Il racconto di Cannizzo
Ecco come Cannizzo raccontava quel progetto in un video dell'epoca diffuso dai canali ufficiali Ferrari: "Abbiamo iniziato a parlare con il CONI all'inizio del 2007. Abbiamo speso un po' di mesi per la selezione delle discipline, cioè capire in quali discipline sportive potevamo effettivamente dare il nostro contributo. Le attività sono partite verso la fine del 2007. Una parte iniziale del lavoro è stata l'integrazione tra i due team: il team del CONI e quello della Ferrari. Principalmente ci siamo organizzati cercando di selezionare un responsabile per progetto, cioè per disciplina sportiva, e abbiamo mantenuto dei leader di Ferrari sulle tre aree di prestazione che avevamo individuato, ovvero aerodinamica, struttura del veicolo e materiali.

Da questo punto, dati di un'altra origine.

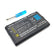 2000mAh 3.7V Rechargeable Lithium-ion Battery For Nintendo 3DS XL w/screw Driver Mobile Accessories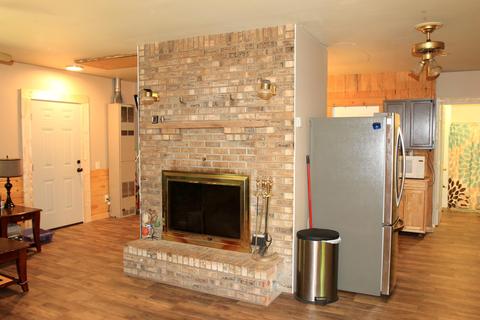 8484 Deer Trl, Frederic, MI 49733 photo 7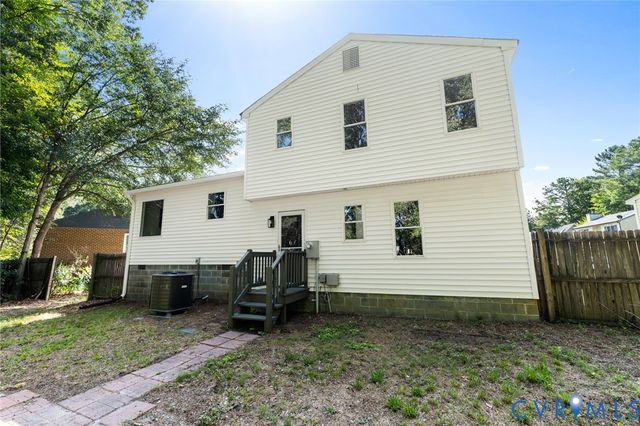 6242 Manuel Ct, Chesterfield, VA 23234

I membri del gruppo sono stati principalmente scelti in base al proprio profilo ed in base al profilo professionale richiesto, ma non abbiamo sottovalutato l'attitudine e la loro passione per lo sport. E bisogna dire che alla fine la scelta è stata facile, perché trovare persone a cui piace lo sport non è difficile. Non è stato tanto difficile condividere questa esperienza con protagonisti diversi rispetto a quelli dell'automobilismo. Abbiamo esattamente portato su questo tipo di test l'esperienza che abbiamo costruito sia sulle vetture stradali che su quelle di F1. Abbiamo impostato i test con lo stesso rigore e con la stessa metodologia che usiamo in Formula 1, quindi briefing prima dei test con atleti e tecnici, briefing successivi ed il monitoraggio continuo e la discussione continua dopo ogni discesa per capire dagli atleti le loro sensazioni e se le modifiche apportate fossero vantaggiose oppure no, oltre a cosa percepivano. L'unica differenza con l'automobilismo era proprio la neve".
L'avventura: oro ai Giochi Giovanili
La collaborazione sarebbe durata anni, estendendosi anche alle Olimpiadi Estive. Il patrimonio tecnologico della Ferrari sarebbe finito trasversalmente, nelle Olimpiadi degli anni a venire, tra Sci Alpino, Snowboard, Salto Speciale, Combinata Nordica e Short Track e le discipline estive di Canottaggio, Canoa\Kayak e Tiro con l’arco. Tornando ai Giochi Invernali, fu proprio Vancouver 2010 ad inaugurare la collaborazione con il bob a due, con l'Italia che si sarebbe classificata al 17° posto. Molto meglio sarebbe andata alle Olimpiadi Invernali Giovanili di Innsbruck 2012, dove Patrick Baumgartner e Alessandro Grande conquistarono la medaglia d'oro sul pezzo sviluppato da CONI e Ferrari.